Sol pode ter migrado com milhares de estrelas gêmeas do centro da Via Láctea
Pesquisa indica que o Sol participou de uma antiga migração de estrelas na Via Láctea
Fala Ciência|Do R7

A posição atual do Sistema Solar dentro da Via Láctea talvez não seja apenas uma coincidência cósmica. Novas análises astronômicas sugerem que o Sol pode ter migrado junto com milhares de estrelas semelhantes, que deixaram as regiões centrais da galáxia bilhões de anos atrás. Essa jornada estelar teria ocorrido aproximadamente entre 4 e 6 bilhões de anos, período que coincide com a idade do próprio Sol.
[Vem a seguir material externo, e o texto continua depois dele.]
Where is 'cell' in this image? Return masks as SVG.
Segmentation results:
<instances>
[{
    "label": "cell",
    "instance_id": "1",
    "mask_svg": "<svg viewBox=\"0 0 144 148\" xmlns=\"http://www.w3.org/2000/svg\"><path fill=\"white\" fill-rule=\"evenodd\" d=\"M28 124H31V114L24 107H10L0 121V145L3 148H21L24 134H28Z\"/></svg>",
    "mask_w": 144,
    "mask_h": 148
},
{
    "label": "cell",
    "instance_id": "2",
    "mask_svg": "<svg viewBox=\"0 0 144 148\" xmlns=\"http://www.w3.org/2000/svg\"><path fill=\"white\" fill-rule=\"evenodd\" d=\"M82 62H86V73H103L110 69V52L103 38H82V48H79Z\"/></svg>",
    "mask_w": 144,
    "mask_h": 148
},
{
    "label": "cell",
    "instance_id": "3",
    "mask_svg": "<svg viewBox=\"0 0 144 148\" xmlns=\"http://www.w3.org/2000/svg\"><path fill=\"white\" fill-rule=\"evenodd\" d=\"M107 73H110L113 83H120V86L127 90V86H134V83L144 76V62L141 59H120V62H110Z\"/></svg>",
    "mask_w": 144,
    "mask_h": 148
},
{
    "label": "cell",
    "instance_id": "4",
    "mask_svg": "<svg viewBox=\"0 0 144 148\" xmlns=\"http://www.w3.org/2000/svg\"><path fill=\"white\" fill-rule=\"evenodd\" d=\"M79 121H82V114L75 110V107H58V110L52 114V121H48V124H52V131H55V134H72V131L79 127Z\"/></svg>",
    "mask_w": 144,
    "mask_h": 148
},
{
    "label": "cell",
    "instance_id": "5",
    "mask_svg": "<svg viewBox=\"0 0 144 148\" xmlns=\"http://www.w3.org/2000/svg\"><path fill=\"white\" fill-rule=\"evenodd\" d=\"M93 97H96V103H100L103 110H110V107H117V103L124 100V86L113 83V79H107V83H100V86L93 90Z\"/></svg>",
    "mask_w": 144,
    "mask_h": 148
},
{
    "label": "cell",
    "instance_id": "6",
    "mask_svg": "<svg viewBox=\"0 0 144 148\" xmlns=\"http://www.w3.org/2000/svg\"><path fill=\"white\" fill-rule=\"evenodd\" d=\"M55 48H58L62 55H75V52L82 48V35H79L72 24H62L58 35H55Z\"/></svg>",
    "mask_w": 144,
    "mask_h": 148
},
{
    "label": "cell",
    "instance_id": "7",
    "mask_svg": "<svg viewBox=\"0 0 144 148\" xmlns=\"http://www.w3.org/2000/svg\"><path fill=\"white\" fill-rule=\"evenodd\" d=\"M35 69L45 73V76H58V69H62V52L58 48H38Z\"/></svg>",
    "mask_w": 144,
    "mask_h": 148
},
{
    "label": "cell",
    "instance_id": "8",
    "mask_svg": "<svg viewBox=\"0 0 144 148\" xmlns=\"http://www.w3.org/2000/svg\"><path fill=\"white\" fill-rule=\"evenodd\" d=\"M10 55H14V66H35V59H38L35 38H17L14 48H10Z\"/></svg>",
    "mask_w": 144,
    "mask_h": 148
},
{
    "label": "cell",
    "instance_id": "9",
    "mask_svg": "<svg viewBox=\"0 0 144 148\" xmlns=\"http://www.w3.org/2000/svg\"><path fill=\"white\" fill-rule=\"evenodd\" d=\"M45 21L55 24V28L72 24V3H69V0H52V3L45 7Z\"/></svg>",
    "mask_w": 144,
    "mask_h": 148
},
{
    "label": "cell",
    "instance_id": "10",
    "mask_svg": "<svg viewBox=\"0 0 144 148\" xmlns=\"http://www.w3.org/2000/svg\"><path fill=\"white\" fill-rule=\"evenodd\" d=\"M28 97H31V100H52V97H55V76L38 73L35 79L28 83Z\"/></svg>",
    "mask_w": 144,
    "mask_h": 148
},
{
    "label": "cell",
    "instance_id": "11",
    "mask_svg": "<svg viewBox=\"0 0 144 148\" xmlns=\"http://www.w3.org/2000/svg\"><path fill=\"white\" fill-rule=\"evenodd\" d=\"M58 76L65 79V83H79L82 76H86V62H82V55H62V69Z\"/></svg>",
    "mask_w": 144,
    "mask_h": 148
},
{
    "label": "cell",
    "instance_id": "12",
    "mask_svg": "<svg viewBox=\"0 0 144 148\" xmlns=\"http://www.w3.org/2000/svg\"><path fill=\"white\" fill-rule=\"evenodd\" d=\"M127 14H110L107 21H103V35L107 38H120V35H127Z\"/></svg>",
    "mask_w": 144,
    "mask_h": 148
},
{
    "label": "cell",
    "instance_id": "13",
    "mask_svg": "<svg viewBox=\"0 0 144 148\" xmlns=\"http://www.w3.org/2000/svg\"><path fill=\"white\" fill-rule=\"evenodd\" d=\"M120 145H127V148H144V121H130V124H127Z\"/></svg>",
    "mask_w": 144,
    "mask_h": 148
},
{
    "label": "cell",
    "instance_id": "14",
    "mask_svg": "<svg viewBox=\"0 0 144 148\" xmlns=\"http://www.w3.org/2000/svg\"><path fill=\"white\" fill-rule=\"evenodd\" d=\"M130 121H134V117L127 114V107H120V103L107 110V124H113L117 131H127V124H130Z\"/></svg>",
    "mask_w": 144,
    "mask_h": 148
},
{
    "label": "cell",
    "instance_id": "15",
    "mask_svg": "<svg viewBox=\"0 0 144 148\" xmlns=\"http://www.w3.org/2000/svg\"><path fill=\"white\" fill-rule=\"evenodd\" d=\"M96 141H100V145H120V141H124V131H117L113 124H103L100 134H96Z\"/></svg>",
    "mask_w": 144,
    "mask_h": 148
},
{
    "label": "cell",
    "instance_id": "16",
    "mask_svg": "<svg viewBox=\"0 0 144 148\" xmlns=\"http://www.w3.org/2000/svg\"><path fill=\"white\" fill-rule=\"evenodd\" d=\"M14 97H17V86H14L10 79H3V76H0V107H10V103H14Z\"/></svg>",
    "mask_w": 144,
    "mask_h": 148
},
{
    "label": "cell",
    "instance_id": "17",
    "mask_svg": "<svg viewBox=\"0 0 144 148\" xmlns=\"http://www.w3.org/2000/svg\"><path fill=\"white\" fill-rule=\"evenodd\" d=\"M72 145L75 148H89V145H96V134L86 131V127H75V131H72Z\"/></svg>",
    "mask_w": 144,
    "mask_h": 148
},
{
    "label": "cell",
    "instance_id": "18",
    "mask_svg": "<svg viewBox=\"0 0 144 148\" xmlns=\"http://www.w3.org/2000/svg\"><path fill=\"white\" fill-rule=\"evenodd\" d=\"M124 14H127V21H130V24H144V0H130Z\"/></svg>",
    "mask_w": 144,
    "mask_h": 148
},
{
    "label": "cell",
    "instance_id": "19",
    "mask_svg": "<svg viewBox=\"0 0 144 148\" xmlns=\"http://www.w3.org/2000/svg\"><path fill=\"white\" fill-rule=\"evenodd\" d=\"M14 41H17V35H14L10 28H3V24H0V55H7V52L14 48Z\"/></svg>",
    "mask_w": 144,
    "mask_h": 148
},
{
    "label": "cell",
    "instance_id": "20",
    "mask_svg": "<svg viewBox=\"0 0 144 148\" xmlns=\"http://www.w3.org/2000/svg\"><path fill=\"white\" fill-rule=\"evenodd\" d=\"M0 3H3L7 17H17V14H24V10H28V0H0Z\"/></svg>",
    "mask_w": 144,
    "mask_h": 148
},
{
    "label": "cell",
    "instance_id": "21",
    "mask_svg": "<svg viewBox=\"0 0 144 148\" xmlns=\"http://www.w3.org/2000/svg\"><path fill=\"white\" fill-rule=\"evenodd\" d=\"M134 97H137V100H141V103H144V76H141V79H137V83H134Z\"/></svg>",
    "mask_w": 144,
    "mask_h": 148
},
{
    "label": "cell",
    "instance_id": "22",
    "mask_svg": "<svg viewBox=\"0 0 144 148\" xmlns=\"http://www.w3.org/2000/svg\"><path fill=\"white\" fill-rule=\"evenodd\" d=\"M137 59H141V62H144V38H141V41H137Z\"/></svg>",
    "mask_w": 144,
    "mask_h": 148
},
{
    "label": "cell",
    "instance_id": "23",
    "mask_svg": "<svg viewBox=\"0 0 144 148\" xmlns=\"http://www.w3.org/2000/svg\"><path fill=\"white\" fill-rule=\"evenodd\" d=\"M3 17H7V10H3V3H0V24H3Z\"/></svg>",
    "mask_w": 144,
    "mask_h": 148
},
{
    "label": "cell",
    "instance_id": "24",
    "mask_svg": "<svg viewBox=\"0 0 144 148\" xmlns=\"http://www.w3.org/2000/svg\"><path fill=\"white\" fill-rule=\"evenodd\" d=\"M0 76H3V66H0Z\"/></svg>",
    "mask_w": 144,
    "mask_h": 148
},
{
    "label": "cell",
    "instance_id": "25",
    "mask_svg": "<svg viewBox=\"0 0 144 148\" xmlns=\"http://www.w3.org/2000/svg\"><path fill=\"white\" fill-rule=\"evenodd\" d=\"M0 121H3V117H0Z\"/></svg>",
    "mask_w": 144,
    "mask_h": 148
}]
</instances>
A descoberta surgiu a partir de um amplo estudo baseado nos dados da missão Gaia, da Agência Espacial Europeia, que já catalogou bilhões de estrelas. A pesquisa foi conduzida por Daisuke Taniguchi e Takuji Tsujimoto, com resultados publicados na revista científica Astronomy and Astrophysics.
Para investigar a história da galáxia, os cientistas analisaram um grupo especial chamado “gêmeos solares”, estrelas que possuem propriedades muito semelhantes às do nosso Sol, como temperatura, composição química e gravidade superficial. Entre os pontos centrais da descoberta, destacam-se:
Arqueologia galáctica revela pistas sobre a origem do Sol
Assim como arqueólogos estudam vestígios antigos na Terra, astrônomos utilizam a chamada arqueologia galáctica para investigar o passado das estrelas. Esse campo da ciência analisa características como idade, composição química e movimento orbital para reconstruir a evolução da Via Láctea.
Estudos anteriores já sugeriam que o Sol nasceu cerca de 10 mil anos-luz mais perto do centro da galáxia do que está atualmente. No entanto, explicar como ele teria se deslocado para sua posição atual sempre foi um desafio.
O principal obstáculo envolve uma estrutura gigantesca localizada no núcleo galáctico: uma barra de estrelas rotativa que influencia a dinâmica da galáxia. Essa estrutura cria uma espécie de limite gravitacional chamado barreira de corrotação, que dificulta que estrelas escapem do centro para regiões mais externas.
Uma antiga migração de estrelas pode explicar tudo
Ao analisar cuidadosamente a idade das estrelas gêmeas catalogadas, os pesquisadores encontraram um padrão surpreendente. Muitas delas apresentam idades entre 4 e 6 bilhões de anos, exatamente o período em que o Sol se formou.
Esse resultado indica que essas estrelas provavelmente participaram de uma migração coletiva dentro da Via Láctea. Em vez de ter se deslocado sozinho, o Sol pode ter feito parte de um movimento muito maior de estrelas que se afastaram gradualmente do centro galáctico.
Além disso, os dados sugerem que esse deslocamento ocorreu durante a fase de formação da barra central da galáxia. Naquela época, a estrutura ainda não estava completamente desenvolvida, o que teria permitido que grandes grupos de estrelas se deslocassem para regiões mais distantes.
Uma posição privilegiada para o surgimento da vida
A descoberta também ajuda a explicar um detalhe importante sobre a história do nosso planeta. O centro da Via Láctea é uma região muito mais turbulenta, com radiação intensa, explosões estelares frequentes e grande densidade de estrelas.
Em comparação, a região atual do Sistema Solar oferece um ambiente mais estável e favorável para o desenvolvimento da vida. Dessa forma, a antiga migração estelar pode ter sido um fator decisivo para que a Terra se encontrasse em uma zona mais tranquila da galáxia.